Paris Syndrome is a temporary mental illness that affects visitors to the French capital, possibly caused by a place so romanticised in popular culture turning out to be just as real and down-to-earth as anywhere else. It primarily affects Japanese tourists because the “city of love” image is particularly strongly endorsed in Japan so the disappointment is greater, but presumably Americans are also susceptible to this: It would explain why it becomes the obvious setting for Amy Herzog’s Belleville, a play that takes place entirely in an American couple’s apartment. Zack (James Norton) and Abby (Imogen Poots) got married pretty young, most likely too young as Abby wanted her terminally ill mother to make it to her wedding. Since her mother’s death she’s suffered from anxiety and depression, but is now attempting to come off her medication.

Zack recently graduated from medical school, and they’ve moved to Paris so that he can take up a research position with Médecins Sans Frontières. The comic opening scenes show the couple’s relationship as strained but still loving, but there’s obviously a lot going on beneath the surface, and when landlord Alioune (Malachi Kirby) arrives for what appears to be a social visit, once Abby is out of the room we discover Zack is four months behind on the rent. It’s the first major sign that he’s keeping a big secret from his wife, and it starts to shine a light on other inconsistencies in his story. But as he continues to keep the truth from her, Abby also relapses into dangerous and self-harming behaviour, and the real state of their relationship starts to be revealed.


In a way the relationship Herzog has created here is a co-dependent one: Zack keeps certain truths from Abby to protect her mental state, but this eventually turns into a form of control; unbeknownst to her, the move to Paris is Zack’s desperate hope that a place she’s always dreamed of will help her mental state, but of course all it does is make her dependent on him even more, clinging to her phone in case her father, her other usual source of support, should call. Meanwhile Abby’s reliance on Zack partly takes the form of psychological abuse towards him.
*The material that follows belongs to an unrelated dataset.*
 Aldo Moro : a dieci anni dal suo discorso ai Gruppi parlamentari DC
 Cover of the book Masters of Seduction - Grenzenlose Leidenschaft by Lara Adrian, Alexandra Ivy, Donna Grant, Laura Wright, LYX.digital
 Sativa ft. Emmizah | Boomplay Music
Tom Scutt has provided a slightly askew set for Michael Longhurst to create the air of a psychological thriller that culminates in a nightmarish night, when Alioune’s wife Amina (Faith Alabi) accidentally leaves her baby monitor in their flat and a drunk Abby is haunted by a screaming baby she can’t find. The story holds the attention even if much of where it’s going is predictable, and the central couple not particularly sympathetic (which seems deliberate – Alioune and Amina serve largely as a stoical, hard-working counterpoint to Zack and Abby’s self-regarding drama.)


But where the playwright really gets unstuck for me is in the truth about Zack’s deception, which turns out to be on an epic scale that just leaves you wondering how he could have actually managed it for that amount of time*. It’s irritating because there’s no plot requirement for it to be quite as extreme as it is‡ and stretching the story’s logic ends up being one of the main things you’re thinking about at the end. Which is a shame because otherwise Longhurst has made a success of a thriller that at times borders on hysteria, with help from some intense and worryingly plausible performances.
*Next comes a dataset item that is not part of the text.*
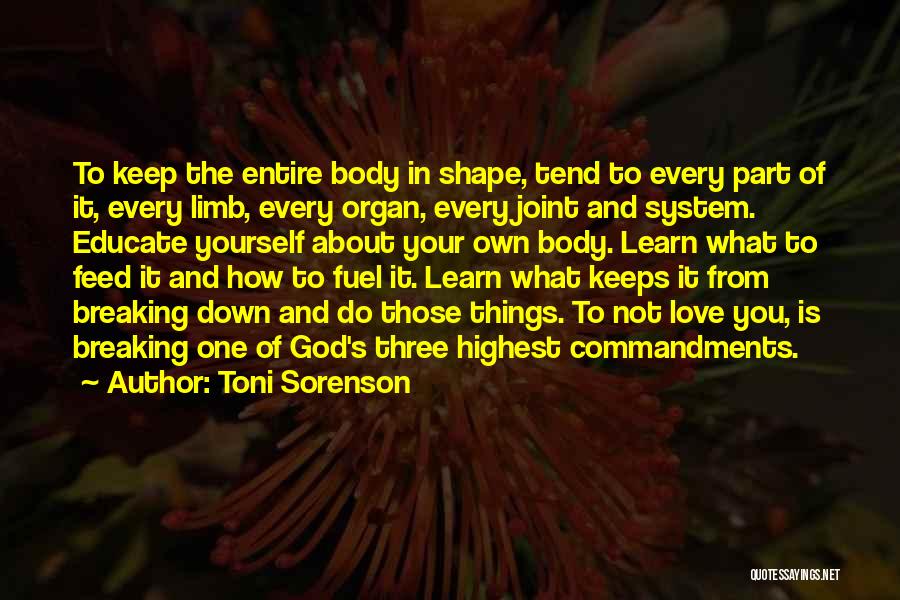 Toni Sorenson Quotes: To Keep The Entire Body In Shape, Tend To Every Part Of It, Every Limb, Every Organ, Every Joint And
Belleville by Amy Herzog is booking until the 3rd of February at the Donmar Warehouse (returns, klaxon tickets and day seats only.)
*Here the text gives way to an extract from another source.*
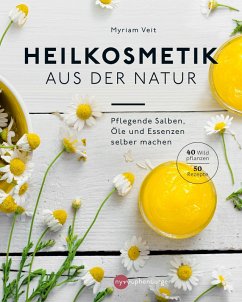 Heilkosmetik aus der Natur (eBook, PDF) - Veit, Myriam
Running time: 1 hour 40 minutes straight through.

Photo credit: Marc Brenner.

*SPOILER ALERT: If he only did one year of medical school then, conservatively, he’d have had to be lying about what he was doing for a minimum of three years before their move to Paris. That’s assuming the time he spent on a fictional obstetrics ward was as part of his “course.” If Abby is meant to think he’s fully qualified and has done a residency, you’d have to whack at least another three years on top of that.

‡SPOILER ALERT: If it had turned out he’d been fired a few months earlier, with a couple of other revelations about ways he tried to manipulate the truth into what he thought she wanted it to be, the story could have gone on in pretty much the same direction.